(Spatial reasoning listing)

— Start —

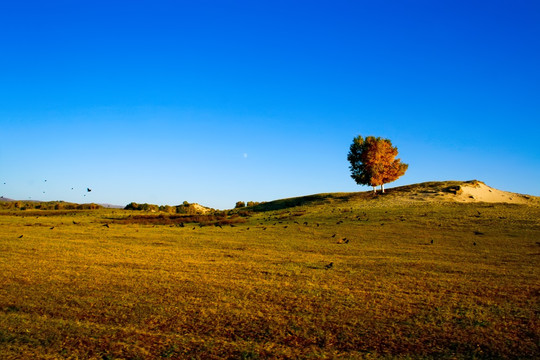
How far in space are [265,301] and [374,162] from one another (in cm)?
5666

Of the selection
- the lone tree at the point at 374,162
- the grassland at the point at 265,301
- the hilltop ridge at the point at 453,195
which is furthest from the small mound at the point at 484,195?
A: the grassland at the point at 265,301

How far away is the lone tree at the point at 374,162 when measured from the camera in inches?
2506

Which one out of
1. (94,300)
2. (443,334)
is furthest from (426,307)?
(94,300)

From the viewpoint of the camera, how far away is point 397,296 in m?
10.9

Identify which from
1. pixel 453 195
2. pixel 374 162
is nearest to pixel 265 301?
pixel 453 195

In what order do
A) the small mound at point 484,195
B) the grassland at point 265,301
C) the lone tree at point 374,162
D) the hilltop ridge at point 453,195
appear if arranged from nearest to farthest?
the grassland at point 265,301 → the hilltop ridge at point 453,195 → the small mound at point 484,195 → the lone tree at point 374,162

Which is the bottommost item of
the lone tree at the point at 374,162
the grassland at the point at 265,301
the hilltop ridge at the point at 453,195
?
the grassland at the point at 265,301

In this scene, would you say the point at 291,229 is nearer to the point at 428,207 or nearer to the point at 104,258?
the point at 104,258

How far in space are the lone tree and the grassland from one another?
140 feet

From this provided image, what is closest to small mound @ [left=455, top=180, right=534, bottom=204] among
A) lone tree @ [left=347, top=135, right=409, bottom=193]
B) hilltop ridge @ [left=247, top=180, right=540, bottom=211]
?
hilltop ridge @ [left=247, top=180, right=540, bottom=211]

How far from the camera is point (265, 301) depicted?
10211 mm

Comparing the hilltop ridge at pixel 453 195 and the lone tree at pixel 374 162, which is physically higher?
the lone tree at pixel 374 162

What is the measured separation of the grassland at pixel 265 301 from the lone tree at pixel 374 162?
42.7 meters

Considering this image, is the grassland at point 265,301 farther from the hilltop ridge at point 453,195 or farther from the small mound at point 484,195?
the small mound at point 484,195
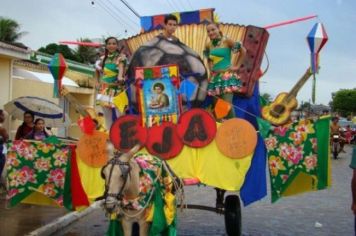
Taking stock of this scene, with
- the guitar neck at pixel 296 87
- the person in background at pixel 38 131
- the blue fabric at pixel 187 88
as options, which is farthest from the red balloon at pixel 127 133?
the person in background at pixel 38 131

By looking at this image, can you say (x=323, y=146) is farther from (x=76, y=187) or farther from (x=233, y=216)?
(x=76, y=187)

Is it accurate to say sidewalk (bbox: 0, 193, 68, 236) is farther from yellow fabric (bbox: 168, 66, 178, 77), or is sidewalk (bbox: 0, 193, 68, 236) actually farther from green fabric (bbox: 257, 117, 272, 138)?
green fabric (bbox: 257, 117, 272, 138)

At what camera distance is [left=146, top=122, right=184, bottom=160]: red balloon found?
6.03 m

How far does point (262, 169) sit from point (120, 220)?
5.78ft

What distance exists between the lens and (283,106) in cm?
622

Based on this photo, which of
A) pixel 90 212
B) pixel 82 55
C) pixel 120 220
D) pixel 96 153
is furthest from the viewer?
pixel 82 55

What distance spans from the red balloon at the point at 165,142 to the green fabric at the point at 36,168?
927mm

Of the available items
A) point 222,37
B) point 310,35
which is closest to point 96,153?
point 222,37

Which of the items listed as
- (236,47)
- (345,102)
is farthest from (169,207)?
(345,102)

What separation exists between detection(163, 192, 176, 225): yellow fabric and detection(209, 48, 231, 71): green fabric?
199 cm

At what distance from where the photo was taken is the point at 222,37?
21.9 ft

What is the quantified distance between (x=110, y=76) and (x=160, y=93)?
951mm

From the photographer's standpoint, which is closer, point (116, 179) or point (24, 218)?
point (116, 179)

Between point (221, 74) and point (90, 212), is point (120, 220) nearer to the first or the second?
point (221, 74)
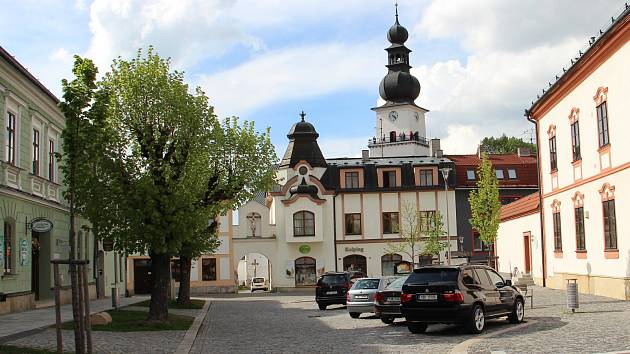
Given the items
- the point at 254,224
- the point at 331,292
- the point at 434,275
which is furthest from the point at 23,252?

— End —
— Start —

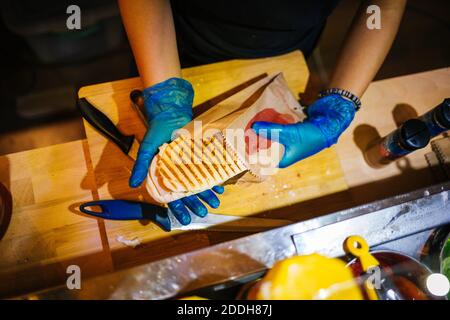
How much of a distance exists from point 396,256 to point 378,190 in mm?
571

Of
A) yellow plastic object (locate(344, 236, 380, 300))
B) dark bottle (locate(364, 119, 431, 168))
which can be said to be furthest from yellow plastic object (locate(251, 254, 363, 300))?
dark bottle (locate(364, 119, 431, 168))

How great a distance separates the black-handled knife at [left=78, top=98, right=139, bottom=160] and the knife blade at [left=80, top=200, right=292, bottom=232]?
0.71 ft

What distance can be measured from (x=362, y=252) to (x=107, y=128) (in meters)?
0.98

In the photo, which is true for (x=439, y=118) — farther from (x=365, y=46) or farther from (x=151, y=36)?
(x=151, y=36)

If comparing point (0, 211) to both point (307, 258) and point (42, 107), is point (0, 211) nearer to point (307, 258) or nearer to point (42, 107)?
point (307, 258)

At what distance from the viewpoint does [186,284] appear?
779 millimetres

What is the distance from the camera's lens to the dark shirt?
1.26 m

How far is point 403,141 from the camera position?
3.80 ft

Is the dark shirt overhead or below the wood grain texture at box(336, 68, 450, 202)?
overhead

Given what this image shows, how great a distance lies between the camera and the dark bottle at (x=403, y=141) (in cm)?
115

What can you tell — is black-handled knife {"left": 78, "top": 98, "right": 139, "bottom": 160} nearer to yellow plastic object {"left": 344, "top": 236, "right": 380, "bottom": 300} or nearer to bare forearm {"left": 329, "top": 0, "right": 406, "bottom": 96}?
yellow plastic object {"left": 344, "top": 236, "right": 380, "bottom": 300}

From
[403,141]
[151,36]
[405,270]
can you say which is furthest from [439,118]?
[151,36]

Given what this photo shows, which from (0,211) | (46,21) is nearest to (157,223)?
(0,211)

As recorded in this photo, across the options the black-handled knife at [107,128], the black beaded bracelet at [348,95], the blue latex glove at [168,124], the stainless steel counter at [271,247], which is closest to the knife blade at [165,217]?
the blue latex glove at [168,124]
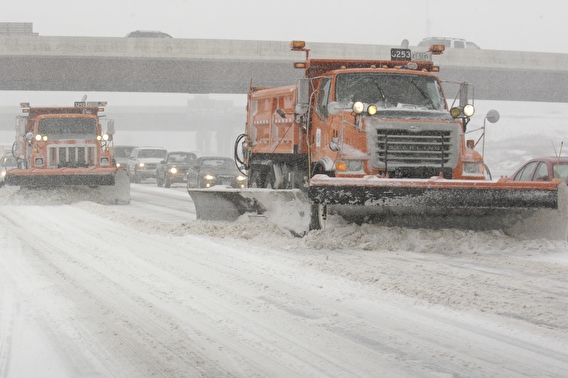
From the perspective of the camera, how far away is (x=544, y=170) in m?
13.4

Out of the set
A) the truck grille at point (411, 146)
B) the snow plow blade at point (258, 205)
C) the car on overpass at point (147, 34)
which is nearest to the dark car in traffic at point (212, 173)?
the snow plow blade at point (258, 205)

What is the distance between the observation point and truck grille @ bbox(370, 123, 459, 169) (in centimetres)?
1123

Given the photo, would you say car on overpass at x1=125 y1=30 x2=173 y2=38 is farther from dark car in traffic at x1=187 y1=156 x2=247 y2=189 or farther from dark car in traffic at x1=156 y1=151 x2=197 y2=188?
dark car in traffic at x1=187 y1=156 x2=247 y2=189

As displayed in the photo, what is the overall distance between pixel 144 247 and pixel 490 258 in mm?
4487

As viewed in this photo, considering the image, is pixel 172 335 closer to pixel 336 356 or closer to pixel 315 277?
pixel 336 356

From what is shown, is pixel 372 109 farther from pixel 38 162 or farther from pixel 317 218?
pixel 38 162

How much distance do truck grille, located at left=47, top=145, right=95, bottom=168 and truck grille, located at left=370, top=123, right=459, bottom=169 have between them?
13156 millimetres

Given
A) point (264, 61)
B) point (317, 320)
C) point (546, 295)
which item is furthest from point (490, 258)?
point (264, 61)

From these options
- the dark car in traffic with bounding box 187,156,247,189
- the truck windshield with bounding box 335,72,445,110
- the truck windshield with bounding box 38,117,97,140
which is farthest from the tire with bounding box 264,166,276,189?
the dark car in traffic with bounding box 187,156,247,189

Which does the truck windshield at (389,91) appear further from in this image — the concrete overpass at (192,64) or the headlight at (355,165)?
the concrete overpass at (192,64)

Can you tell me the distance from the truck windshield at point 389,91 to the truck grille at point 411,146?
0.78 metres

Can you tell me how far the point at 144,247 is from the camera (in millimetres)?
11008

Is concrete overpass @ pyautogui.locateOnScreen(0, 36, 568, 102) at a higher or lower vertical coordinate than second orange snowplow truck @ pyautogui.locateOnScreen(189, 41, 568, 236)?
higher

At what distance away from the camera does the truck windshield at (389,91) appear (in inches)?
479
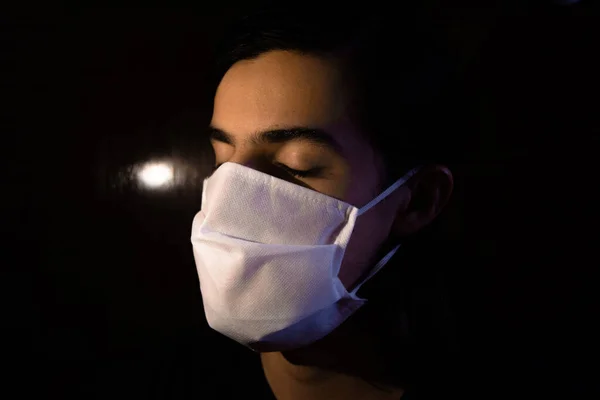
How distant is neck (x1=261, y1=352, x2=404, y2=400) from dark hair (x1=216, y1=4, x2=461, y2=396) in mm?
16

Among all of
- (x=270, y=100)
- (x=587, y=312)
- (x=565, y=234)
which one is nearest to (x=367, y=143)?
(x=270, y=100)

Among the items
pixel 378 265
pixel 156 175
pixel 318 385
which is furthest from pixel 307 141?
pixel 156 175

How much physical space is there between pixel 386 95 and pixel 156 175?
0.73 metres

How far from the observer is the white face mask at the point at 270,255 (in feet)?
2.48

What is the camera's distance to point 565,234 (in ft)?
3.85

— End —

• [GIVEN PROBLEM]: Lay out the lines of the listing above as a numbered list, starting at the line that contains "How far in space are [265,301]" and ending at the line that contains "A: the grassland at the point at 265,301". Leave out any blank lines.

• [ANSWER TO THE EXERCISE]:
1. How far in space are [265,301] and [374,162] from one another (in cm)?
2. 5666
3. Of the selection
4. - the lone tree at the point at 374,162
5. - the grassland at the point at 265,301
6. - the hilltop ridge at the point at 453,195
7. which is furthest from the small mound at the point at 484,195?
8. A: the grassland at the point at 265,301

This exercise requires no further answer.